At least a dozen people did, taking advantage of on-site guidance of first-time voters through registration forms for absentee ballots.
Candace Gingrich spent her own college years at Indiana University of Pennsylvania. At 38, she is 23 years younger than Newt Gingrich, who is actually her half-brother.
In 1995, the same year that Newt Gingrich was elected U.S. speaker of the House, Candace Gingrich was publicly outed in the media as a lesbian. She fast embraced activism.
Gingrich’s appearance in Machias was hastily scheduled, announced just last week. She is traveling in her capacity as the youth outreach manager of the Human Rights Campaign, a Washington, D.C., group that supports gay, lesbian, bisexual and transgender issues.
She makes her own phone calls to arrange for campus visits. She evaluates a college she may approach based on whether it appears to be gay-friendly on its Web site.
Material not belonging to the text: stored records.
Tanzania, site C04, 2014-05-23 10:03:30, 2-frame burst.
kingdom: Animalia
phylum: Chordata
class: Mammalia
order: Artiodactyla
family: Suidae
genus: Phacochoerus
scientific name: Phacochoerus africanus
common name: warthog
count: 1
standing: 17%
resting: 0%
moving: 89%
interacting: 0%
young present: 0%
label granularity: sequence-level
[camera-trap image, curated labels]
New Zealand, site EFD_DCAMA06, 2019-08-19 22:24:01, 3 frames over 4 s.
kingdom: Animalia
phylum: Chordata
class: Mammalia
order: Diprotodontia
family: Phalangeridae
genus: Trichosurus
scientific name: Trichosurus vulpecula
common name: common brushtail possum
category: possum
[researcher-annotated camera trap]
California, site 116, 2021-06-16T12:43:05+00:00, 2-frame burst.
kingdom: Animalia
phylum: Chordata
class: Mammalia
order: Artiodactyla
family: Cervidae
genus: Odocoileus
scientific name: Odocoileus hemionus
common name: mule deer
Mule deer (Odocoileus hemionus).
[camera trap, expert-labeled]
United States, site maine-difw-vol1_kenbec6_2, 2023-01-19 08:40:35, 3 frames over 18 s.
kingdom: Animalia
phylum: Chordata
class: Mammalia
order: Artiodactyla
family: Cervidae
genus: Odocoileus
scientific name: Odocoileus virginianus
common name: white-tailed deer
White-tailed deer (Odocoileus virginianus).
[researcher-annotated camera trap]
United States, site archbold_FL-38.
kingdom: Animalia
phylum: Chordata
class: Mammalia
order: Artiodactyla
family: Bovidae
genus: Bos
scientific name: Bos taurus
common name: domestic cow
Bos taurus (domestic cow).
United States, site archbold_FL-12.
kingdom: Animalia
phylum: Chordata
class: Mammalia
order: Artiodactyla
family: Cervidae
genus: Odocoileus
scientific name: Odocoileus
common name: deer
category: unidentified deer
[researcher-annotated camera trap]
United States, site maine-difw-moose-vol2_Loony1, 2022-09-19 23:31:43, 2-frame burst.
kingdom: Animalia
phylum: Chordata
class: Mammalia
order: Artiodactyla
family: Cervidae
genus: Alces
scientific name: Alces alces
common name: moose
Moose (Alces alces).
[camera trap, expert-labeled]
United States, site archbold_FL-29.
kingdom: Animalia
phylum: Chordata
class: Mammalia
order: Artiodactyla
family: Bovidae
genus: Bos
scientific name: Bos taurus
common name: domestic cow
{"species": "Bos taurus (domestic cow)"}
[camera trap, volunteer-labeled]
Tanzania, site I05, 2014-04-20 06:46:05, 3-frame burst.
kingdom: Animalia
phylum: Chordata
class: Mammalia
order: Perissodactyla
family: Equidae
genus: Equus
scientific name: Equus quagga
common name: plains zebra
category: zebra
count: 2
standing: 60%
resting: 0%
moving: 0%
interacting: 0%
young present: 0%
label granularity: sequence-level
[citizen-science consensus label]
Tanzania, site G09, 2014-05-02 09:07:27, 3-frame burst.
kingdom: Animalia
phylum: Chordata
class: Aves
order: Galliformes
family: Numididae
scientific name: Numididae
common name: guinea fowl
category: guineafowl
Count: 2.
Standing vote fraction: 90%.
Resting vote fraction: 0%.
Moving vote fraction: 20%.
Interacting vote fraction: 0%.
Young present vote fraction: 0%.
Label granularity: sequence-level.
In Machias, the groundwork to organize and publicize Gingrich’s talk at the Performing Arts Center fell to faculty member Lois-Ann Kunz.
Touring and energizing young voters was Gingrich’s own idea. She is a polished public speaker who laughed and smiled her way through the evening.
However, in asking how many in the Machias audience were already registered to vote, she realized she didn’t need to win over this crowd.
Still, Gingrich called for action and passed around a “Pledge to Vote” signup sheet. Pledging publicly to vote means you are more likely than ever to actually vote, she said.
She wore the T-shirt bearing the current slogan of the Human Rights Campaign, “George W. Bush: You’re Fired!”
She wouldn’t call Democrat John Kerry the perfect candidate – no one is, she said – but she doesn’t have time for Bush.
Bush’s GOP platform is strongly anti-gay, she said.
She urged her audience to join her in her call for a country with a tolerance for sexual differences.
“I look forward to raising hell with all of you on Nov. 2,” she said.